Nosotros, los españoles, tan motivados políticamente -no hay más que ver la pasión desatada en las redes o la alta participación-, empezamos a ver en nuestras vidas fatídicos y preocupantes síntomas que hasta ahora solo habíamos visto en la televisión. Por ejemplo, en mi «time line» (muro) de Twitter no paran de entrar tuits de Vox. Cosa extraña, porque sobre el papel en esa sucesión de mensajes solo deberían aparecer aquellos procedentes de cuentas que yo sigo, y yo no sigo a Vox. Claro que estamos ante el partido que a día de hoy mejor maneja las redes. Les habrá enseñado Steve Bannon, quien ya ayudó a Trump a ganar las elecciones. De hecho, es la única formación política que desprecia abiertamente a los medios tradicionales, veta a periodistas en sus actos y alardea de que para nada necesita a la prensa. Ya se comunica directamente con sus electores a través de las redes sociales.
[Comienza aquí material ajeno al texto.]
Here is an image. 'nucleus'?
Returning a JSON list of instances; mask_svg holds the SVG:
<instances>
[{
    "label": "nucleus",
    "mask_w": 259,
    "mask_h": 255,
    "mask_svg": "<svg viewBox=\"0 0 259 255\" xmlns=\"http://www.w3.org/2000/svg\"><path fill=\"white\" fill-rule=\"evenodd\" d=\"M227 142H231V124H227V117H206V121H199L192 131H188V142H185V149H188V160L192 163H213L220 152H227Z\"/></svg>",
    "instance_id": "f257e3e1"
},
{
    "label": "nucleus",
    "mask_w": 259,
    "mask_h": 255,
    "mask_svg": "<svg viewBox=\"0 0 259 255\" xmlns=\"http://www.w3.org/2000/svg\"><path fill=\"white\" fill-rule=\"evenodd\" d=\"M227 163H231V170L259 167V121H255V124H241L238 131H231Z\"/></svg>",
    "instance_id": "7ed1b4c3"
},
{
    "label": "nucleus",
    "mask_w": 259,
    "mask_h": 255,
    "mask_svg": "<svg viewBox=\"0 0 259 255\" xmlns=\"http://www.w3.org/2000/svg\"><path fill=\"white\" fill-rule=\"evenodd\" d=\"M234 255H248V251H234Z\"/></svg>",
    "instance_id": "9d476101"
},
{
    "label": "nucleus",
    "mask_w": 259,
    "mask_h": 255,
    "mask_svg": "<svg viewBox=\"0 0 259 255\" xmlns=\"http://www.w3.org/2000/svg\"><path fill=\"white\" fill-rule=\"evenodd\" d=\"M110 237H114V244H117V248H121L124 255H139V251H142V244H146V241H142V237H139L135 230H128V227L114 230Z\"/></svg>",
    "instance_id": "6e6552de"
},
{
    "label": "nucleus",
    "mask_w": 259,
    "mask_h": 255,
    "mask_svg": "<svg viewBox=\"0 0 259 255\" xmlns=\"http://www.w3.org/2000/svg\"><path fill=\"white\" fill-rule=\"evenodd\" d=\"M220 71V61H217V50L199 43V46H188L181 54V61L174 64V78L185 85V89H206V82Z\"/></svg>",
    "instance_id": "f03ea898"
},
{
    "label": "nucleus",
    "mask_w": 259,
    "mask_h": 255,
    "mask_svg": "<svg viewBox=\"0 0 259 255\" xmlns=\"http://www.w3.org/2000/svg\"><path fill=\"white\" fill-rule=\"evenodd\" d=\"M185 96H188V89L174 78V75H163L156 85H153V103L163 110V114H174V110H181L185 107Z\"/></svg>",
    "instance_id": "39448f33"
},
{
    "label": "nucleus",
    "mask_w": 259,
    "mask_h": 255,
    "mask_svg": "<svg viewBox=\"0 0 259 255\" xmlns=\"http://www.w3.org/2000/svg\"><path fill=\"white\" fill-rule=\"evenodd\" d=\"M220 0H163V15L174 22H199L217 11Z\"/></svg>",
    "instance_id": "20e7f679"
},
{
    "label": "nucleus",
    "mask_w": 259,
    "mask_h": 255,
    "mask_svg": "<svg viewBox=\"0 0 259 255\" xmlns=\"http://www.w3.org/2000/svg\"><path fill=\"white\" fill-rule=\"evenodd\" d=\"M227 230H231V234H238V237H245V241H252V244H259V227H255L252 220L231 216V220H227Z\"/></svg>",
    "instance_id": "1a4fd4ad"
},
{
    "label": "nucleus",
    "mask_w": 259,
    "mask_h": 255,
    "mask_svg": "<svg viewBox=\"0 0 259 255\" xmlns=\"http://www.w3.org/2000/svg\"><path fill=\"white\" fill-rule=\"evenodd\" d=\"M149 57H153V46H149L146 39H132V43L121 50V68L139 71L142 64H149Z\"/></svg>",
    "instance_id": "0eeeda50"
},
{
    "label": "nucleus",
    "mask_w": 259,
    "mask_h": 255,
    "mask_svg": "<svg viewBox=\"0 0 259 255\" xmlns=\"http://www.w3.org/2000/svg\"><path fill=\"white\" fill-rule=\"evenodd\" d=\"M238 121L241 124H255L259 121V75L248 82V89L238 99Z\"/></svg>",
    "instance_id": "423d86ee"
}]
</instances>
Otro ejemplo. Nunca habíamos visto en un debate televisado, con millones de espectadores, a un presidente de gobierno exhibir un documento que presuntamente demostraba una caza de brujas contra la violencia de género en Andalucía. El documento resultó falso, pero da igual, el presidente ni se molestó en desmentirlo. Como falsas resultaron infinidad de noticias que han quedado grabadas en la mente de los votantes. Nunca se cerró la planta de un hospital público para atender a los hijos de Pablo Iglesias e Irene Montero. No existe una foto de Albert Rivera haciendo el saludo nazi. El abuelo de Sánchez no fue ni falangista ni sanguinario. Pablo Casado nunca llamó vagos a los que cobran el salario mínimo. En The Good Fight hay un momento en que un grupo de activistas demócratas debate si es lícito hackear en favor de su partido las llamadas máquinas de votar. La primera reacción es escandalizarse. La segunda, preguntarse cómo compensar los 200.000 votos que se calcula que Trump ha conseguido de forma fraudulenta. Y, la tercera, concluir que es lo justo, que se trata de corregir un resultado desvirtuado. Es el momento en que se cruza el límite y los demócratas acaban por ser iguales que Trump y sus asesores. Al votante le queda la sensación de que lo que decide unas elecciones no es su voto, sino el partido que contrate al ingeniero más hábil.